Generation of computational pipeline to assess the phase separation potential of oncogenic fusion proteins

Teya Dragovic

Mentors: Dr. Sreejith Nair, Department of Oncology – Georgetown University Medical Center; Dr. Matthew McCoy, Innovation Center for Biomedical Informatics (ICBI) – Georgetown University Medical Center

Date/Time: August 23rd, 2022 at 1:20pm.

Abstract: Studies over the past decade have shown that several cellular processes happen in distinct subcellular compartments that are assembled spontaneously through a physical process known as liquid-liquid phase separation (LLPS).
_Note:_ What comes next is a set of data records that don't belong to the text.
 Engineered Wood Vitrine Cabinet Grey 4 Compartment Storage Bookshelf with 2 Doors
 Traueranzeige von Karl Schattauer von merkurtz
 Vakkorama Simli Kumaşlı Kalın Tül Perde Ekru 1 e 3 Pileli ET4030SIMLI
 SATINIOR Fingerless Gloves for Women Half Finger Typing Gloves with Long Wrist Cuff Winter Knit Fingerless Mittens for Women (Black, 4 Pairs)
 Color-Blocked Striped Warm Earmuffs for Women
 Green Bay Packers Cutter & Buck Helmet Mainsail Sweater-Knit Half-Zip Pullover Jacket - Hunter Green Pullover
Although, highly debated topic in biology, it is accepted that several proteins involved in gene regulation and other biological process assembles as dynamic liquid-like puncti in the cells. The physical properties of these macromolecular assemblies’ correlate with their regulatory potential. In this project I examine the role of LLPS in cancer.
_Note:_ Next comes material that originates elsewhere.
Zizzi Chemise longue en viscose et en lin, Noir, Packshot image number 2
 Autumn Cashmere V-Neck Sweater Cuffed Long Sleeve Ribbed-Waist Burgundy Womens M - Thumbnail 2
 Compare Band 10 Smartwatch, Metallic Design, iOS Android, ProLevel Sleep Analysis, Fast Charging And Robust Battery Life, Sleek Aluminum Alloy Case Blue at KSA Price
One class of genetic dysregulation that lead to cancer is gene fusion that result from structural rearrangements of chromosomes. Such rearrangements can lead to deregulation by bringing proproliferative genes under the regulation of a non-coding gene driver (E.g., Ectopic promoter or enhancer) resulting in elevated proliferative gene products. Chromosomal rearrangements can also result in in-frame fusion of two separate proteins leading to novel proteins with neomorphic properties. The aim of my project was to investigate the role of LLPS in the oncogenic activity of such fusion proteins. The first part of my project consisted of assessing available and curated datasets to identify common gene fusion events that have been implicated across different types of cancer. Next, using Python scripting, I created a computational pipeline line to characterize the physical properties that are predictive of the phase separation characters of a protein. A research group has recently developed an algorithm that can predict the phase separation potential of a protein. Using the extend of pi-pi interaction frequency of non-aromatic amino acid in a protein, this algorithm will generate a score that correlate with the probability of protein phase separation. I generated an analysis pipeline that calculates the phase separation score of fusion partners and fused protein in order to compare the score to examine if the fusion events have significantly altered the phase separation score. 
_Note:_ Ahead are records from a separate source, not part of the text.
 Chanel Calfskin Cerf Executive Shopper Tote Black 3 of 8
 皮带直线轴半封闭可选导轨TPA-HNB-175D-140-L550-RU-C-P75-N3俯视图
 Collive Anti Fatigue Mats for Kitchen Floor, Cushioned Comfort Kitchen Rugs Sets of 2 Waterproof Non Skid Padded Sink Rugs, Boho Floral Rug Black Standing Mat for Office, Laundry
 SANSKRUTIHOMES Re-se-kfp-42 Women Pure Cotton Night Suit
Using these predicted phases separated scores, I further categorized the gene fusion partners according to molecular function, specifically focusing on nuclear proteins such as transcription factors and co-factors. Using this workflow I identified a system to create subsets of interesting candidates given the previously established parameters. In the future I hope this can serve as a tool to identify what factors or patterns, such as amino acid composition, unique motifs, post translational modifications, that may be responsible for such changes in phase separation.